> SELECTED EXCERPT:
- - -

Oregon, AKA Home

It’s been a few days since I finished the trail, but I’ve still got quite a bit of writing to do. Oregon seems almost like a dream already as I read through my journal entries. Everyone tells you, when you’re doing research for the trail, that his will be the easiest state. The trail is flat, and the act of crossing your first border is a huge motivator.

My experience through the state, however, was far from easy. I did the whole state in 12 days, which means I averaged about 38 miles a day. That’s consecutive days, my friends. No breaks, just walk, eat, sleep, repeat. It was a whirlwind, it was exhausting, it was a blast. I wouldn’t have done it any other way, as any more time in the mosquito-infested mess would have driven me crazy. I also did this section alone, which may have driven me crazy anyway.

The fact that I was doing so much hiking meant that I didn’t always have time to write anything down at the end of the day. So, as was the case with my last post, some days I’ll just throw some pictures down. Sorry, but also not sorry at all.

Day 90: Miles 1,692.0-1,720.0

I run through the forested trail at mach 3. Ashland is nearby; I can smell the hipsters. The views for the day are mostly blocked by clouds, which is fine by me since my only thought is town. I pass a runner who tells me there is trail magic ahead, which makes me go even faster. At the top is a large cache of sodas. Noting that I’m way ahead of schedule, I sit down and enjoy one of the cans of sweet nectar.

x

Views from the morning.

 

The runner comes back, and I find out he is the source of this beautiful stop. We chat for a while, and he tells me to look out for his buddy who was running the other way.

I pass plenty of day hikers who tell me my pack is too small to be going all that way. I laugh and tell them they should see some of the tiny packs I’ve seen. I pass the runner’s buddy eventually, and before 2 I’m doing the roadwalk to Callahan’s.

The plan was to try to get a ride to Ashland there, but as I’m walking I hear someone yell. “You trying to get to Ashland?” The voice is familiar somehow, and I turn around to see the runner I had just gone by. I laugh and say yes please!

Callahan’s!

We talk about ultramarathons and running during the drive into town. It makes me miss running and racing. He drops me off at the Safeway, and I thank him as he drives off.

I resupply, then sort through my stuff on the curb by the store. I feel trashy, but you gotta do what you gotta do. I run to the post office, pick up my new pair of sandals, and ship out food to the rest of Oregon.

New sandals, baby!

Next, I grab a beer because I feel like I’ve earned it. I order an Uber and head back to trail. We pick up a hiker along the way, and soon I have a decision to make. Sit at Callahan’s and charge my stuff while drinking a free beer, or hike out. I think we all know what I chose.

This ended up being a good decision, since Cutie with a Bootie showed up not long after. After the free beer, I hike about two miles onward, and with fears of mountain lions I call it a night fairly early.

Day 91: Miles 1,720-1,763.3

Fears of a dying phone prevented me from writing today. I did take some pictures, though!

Flowers!

I recognize this national forest.

I don’t remember what this rock is called, but it has a name. Trust me.

 

Sunrise.

Day 92: Miles 1,763.3-1,805.8

No journal entry. Look at those photos, though!

- - -

> EXCERPTED DATA:
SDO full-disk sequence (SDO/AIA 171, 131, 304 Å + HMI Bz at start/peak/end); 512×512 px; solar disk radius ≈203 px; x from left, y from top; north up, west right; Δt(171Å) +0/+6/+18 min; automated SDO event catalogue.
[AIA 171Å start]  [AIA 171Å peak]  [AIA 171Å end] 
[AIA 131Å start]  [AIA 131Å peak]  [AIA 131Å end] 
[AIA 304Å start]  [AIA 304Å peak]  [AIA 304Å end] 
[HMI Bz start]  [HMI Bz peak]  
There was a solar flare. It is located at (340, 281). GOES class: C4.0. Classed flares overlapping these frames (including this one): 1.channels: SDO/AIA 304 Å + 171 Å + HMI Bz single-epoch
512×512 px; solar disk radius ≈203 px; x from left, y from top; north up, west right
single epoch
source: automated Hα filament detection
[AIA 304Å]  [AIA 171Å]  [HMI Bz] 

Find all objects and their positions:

- - -

> REQUIREMENT: According to the Oregon trail post, how many days did the writer take to hike the whole state? Rely only on the Oregon trail post.

> RESPONSE TO THE TASK: 12 days.